▶ _Page extract_
_ _ _ _
So what happens now? Where is addiction recovery service provision going? How will support for one of the most vulnerable and needy demographics in our society pan out in the future?

Providers have already been micro-managed and subjected to almost constant time and productivity examinations. They have expended often undervalued time, effort and cash, reporting on their activities.

Data has been fed into the National Drug Treatment Monitoring System (NDTMS). Bureaucrats within Public Health England (PHE), who hold responsibility for monitoring the nation’s drug treatment system, have measured performance against local and national targets.

The academics have completed their observational, empirical, theoretical, conjectural, hypothetical and anecdotal reviews of the piles and piles of spreadsheets, containing statistics from thousands of treatment outcome profiles.

Their educated response has been returned to the bureaucrats, allowing some more cooking of the books adjustments of reports to feed into policy and strategy.

The VIPs in political circles, after claiming large possibly liquid lunch expenses, have had their best bib and tucker dry-cleaned (don’t forget the receipt), before gathering under the crumbling edifices of our democratic hub. And now the opportunity to puff up their chests and spout their ‘informed’ oratory, but mostly based around self-serving popularist hot-air. Note: It’s amazing how such an important subject, with so many social impacts, can be bottomed out in a 90 minutes debate.

But don’t forget, now we have a strategy, whoop de do! The document was actually published back in July 2017 but hey, I can accept “new” in political parlance… so what now?
_ _ _ _
▶ _What to do_
(a) Transcribe the passage on addiction recovery services word for word, beginning at the words "Providers have already" and stopping after "on their activities.".
(b) In the passage on addiction recovery services, when was the strategy document actually published?
The rows have no connection to the passage on addiction recovery services.

(Rows from a collection)
_ _ _ _
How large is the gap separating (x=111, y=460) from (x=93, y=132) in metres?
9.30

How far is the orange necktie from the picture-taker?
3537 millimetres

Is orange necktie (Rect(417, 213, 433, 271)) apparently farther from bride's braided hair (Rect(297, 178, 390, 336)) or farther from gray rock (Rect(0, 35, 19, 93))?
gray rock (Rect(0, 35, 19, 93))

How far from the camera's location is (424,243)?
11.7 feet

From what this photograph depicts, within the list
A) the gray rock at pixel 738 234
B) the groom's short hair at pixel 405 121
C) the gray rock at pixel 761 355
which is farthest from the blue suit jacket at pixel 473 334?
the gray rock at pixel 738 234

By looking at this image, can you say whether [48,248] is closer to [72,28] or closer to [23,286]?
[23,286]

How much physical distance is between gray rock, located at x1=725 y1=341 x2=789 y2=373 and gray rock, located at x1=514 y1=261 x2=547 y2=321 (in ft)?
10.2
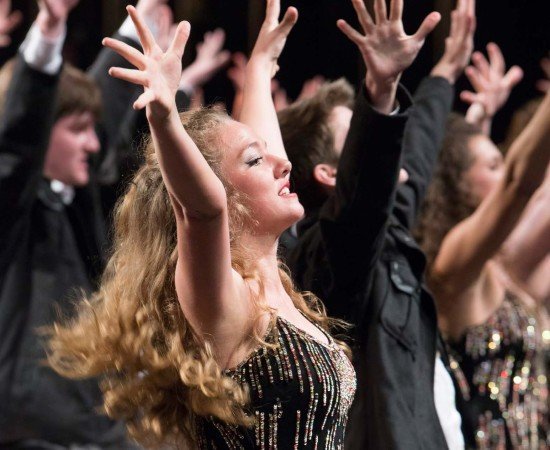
_ _ _ _
▶ _Replies_
(a)
Providers have already been micro-managed and subjected to almost constant time and productivity examinations. They have expended often undervalued time, effort and cash, reporting on their activities.

(b) July 2017